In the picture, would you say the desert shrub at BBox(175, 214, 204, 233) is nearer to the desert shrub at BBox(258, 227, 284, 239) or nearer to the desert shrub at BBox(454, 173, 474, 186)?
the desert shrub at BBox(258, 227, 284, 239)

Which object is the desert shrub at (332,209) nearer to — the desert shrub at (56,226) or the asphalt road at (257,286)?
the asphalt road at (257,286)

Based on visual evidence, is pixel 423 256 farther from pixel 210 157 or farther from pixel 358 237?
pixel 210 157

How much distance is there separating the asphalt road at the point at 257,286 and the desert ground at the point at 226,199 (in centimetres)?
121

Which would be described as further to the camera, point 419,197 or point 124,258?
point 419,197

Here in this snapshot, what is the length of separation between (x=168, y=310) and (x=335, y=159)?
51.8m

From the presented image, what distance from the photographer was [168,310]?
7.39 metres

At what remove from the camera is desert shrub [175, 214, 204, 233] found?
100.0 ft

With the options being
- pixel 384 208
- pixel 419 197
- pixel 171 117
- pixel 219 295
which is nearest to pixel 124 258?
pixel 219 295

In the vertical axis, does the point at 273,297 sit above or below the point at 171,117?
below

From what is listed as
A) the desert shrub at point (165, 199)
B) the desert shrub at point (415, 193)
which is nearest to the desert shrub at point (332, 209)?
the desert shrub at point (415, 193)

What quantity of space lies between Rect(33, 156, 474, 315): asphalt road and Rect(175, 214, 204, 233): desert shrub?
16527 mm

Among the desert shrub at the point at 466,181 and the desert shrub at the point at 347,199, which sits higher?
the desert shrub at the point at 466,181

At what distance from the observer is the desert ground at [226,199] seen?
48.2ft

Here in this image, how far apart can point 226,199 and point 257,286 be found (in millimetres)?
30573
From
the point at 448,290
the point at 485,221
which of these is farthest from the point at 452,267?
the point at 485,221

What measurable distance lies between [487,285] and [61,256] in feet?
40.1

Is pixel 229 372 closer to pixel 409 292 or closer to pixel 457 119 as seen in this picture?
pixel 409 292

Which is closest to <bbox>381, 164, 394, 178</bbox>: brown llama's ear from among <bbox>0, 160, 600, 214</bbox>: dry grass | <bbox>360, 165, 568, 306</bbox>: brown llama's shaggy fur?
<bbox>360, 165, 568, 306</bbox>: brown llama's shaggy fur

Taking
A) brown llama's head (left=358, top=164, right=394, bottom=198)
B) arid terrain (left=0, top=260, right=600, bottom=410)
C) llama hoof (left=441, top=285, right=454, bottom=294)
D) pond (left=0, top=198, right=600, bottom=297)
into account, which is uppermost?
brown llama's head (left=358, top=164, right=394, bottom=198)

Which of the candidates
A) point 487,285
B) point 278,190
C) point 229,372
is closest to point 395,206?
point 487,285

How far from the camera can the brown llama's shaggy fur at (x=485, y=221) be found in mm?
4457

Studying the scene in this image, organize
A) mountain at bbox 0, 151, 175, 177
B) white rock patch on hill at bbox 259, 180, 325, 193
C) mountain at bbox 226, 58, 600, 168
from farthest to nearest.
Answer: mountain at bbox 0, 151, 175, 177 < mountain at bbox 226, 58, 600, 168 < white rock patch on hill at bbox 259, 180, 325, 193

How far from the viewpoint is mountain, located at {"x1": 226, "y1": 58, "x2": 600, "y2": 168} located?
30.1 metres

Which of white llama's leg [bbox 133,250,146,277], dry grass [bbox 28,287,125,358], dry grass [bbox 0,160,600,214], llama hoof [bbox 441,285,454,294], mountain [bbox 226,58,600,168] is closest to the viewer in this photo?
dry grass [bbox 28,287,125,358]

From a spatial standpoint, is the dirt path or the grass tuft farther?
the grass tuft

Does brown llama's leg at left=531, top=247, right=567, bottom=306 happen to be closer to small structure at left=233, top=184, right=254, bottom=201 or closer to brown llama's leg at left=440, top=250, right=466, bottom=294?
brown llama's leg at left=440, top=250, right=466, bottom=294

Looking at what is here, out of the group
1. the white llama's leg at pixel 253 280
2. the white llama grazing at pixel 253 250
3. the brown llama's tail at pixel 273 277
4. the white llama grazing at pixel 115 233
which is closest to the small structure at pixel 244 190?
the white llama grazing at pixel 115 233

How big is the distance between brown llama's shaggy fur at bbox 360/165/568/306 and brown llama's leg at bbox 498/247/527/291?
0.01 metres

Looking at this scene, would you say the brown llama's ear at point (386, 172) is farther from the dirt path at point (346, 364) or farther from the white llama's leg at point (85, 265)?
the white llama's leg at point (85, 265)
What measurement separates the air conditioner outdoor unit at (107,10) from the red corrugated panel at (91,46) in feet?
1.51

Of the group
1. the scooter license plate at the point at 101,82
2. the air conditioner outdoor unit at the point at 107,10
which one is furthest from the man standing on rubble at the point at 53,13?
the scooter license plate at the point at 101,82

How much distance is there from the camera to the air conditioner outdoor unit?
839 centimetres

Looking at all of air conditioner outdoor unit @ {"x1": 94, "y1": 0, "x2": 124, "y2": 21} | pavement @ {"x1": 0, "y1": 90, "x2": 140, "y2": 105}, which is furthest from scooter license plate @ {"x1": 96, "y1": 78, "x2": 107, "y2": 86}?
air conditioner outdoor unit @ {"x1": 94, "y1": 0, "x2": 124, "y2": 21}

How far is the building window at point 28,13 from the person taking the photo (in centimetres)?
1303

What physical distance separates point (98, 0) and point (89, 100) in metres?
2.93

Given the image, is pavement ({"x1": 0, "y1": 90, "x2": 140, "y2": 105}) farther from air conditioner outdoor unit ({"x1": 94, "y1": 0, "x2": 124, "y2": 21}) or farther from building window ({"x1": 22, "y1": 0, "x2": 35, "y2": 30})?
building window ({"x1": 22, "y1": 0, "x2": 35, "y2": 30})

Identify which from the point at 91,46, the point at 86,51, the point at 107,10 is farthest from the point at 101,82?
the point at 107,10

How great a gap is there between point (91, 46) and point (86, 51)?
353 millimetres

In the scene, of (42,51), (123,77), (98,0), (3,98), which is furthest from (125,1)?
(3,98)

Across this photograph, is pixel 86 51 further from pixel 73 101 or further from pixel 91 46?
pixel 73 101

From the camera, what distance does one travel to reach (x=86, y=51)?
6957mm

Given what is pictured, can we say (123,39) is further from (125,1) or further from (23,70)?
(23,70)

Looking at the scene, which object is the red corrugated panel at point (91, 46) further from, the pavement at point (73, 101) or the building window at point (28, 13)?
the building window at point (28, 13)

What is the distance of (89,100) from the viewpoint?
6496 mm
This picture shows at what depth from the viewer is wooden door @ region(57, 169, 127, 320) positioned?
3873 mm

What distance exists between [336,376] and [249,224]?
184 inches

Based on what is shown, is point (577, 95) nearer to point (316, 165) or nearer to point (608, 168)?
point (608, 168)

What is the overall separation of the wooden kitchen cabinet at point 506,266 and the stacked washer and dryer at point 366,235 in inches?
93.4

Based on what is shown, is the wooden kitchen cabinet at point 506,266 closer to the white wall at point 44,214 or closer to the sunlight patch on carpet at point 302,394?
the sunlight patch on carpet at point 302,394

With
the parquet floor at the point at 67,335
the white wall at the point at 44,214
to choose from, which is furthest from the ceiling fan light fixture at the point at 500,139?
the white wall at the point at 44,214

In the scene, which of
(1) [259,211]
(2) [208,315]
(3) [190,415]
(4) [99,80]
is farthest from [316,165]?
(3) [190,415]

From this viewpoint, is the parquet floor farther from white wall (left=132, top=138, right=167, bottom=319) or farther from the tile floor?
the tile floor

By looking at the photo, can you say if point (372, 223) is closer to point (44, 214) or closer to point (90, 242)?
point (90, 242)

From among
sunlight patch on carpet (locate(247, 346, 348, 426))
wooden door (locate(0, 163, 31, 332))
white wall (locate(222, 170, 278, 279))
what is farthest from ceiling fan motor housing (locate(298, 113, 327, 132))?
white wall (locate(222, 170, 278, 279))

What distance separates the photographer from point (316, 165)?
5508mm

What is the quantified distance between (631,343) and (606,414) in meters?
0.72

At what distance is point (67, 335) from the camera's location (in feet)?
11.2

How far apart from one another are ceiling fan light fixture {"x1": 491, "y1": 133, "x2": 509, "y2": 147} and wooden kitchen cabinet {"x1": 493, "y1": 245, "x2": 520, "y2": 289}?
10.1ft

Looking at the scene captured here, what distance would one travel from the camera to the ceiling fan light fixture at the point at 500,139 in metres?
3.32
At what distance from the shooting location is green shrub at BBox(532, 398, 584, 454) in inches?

==

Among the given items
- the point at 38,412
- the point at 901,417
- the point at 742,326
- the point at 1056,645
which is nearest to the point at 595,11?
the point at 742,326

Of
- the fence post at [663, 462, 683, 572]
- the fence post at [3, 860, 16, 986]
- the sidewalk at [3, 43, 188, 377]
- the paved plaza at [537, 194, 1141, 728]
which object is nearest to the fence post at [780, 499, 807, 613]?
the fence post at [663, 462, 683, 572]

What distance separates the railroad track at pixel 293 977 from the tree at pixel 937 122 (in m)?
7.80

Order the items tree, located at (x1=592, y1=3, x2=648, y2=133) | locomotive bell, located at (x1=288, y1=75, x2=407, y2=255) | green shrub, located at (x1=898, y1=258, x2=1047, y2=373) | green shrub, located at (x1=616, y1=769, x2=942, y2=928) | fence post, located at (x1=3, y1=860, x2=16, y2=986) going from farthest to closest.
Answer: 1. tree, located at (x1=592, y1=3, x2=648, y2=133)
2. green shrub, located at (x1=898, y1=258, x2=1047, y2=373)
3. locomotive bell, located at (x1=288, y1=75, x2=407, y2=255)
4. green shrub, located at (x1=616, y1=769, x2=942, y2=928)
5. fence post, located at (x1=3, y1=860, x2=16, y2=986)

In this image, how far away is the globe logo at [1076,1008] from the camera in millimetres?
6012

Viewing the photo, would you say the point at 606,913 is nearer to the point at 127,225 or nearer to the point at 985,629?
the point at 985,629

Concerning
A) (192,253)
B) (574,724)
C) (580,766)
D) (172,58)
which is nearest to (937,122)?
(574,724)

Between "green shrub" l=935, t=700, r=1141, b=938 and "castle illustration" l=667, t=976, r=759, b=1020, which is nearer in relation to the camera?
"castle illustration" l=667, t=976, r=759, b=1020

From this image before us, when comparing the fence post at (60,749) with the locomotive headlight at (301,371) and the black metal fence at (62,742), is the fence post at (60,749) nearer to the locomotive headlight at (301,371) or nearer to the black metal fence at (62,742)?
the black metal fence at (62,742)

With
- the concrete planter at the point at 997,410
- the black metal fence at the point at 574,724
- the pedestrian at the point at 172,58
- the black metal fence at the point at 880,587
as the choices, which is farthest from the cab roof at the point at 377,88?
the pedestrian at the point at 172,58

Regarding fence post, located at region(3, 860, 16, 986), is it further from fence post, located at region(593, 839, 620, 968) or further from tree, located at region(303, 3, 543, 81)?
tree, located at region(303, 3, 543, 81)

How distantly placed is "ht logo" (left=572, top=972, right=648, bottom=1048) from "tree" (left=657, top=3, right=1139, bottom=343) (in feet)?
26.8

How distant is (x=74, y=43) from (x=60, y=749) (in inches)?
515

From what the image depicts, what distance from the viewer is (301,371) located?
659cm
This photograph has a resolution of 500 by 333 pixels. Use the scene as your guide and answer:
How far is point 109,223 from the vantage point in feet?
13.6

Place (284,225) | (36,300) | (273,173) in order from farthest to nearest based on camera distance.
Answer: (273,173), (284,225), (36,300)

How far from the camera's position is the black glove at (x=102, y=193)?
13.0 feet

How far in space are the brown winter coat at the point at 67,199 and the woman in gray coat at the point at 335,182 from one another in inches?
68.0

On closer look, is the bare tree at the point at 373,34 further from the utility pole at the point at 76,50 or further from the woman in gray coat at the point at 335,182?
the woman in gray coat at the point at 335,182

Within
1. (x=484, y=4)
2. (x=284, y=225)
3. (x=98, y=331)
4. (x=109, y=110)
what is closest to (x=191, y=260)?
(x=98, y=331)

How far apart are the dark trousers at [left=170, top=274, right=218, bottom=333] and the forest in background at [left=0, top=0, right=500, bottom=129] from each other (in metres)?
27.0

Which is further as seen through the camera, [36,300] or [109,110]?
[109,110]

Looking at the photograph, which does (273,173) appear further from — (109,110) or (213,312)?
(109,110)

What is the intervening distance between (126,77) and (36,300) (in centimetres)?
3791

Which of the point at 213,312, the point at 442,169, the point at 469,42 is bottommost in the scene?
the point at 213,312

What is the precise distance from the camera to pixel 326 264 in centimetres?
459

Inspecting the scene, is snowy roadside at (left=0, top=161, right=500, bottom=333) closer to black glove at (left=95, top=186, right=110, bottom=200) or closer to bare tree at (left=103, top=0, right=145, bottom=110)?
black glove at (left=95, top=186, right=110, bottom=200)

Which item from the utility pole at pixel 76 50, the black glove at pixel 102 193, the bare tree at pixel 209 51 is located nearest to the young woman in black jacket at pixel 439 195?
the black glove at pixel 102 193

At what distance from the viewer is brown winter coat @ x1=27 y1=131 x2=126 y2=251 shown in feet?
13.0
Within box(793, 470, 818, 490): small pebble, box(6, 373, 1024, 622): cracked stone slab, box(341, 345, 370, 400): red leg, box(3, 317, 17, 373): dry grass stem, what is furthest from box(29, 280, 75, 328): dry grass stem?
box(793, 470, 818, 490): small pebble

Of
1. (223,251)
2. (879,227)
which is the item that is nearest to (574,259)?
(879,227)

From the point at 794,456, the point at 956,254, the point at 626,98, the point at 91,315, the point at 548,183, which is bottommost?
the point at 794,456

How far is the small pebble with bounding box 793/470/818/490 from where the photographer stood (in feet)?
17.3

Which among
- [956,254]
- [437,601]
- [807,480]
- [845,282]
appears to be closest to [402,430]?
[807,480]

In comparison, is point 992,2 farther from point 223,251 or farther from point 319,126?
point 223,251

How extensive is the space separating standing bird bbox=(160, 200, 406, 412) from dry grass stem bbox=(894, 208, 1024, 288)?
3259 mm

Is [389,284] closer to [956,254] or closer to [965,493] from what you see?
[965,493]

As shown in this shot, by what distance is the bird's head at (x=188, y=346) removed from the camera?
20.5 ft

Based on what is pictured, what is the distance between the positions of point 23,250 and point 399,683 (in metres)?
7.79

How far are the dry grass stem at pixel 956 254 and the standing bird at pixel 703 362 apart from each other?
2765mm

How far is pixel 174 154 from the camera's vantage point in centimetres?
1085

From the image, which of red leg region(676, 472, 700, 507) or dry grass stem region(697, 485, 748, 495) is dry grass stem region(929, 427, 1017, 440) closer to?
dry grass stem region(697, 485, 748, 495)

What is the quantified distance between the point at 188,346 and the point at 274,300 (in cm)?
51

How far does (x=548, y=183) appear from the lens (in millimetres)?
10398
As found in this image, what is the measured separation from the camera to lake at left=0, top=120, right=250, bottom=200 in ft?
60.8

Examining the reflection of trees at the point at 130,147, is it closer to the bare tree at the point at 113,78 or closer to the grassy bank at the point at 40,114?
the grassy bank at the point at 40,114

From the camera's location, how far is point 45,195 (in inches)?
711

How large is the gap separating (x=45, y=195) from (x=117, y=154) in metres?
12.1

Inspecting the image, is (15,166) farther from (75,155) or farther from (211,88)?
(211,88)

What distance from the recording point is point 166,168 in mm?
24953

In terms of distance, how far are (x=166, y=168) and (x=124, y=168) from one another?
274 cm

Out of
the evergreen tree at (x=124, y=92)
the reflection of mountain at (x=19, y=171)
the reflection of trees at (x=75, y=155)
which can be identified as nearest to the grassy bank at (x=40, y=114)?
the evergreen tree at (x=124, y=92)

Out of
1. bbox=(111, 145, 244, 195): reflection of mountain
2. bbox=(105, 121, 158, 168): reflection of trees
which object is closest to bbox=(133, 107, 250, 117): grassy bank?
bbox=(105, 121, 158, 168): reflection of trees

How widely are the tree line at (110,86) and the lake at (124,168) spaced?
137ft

• _WHAT YOU HAVE TO DO_:
Determine how many lines of the data above contain the string "panel". Give only the number.

• _COMPLETE ANSWER_:
2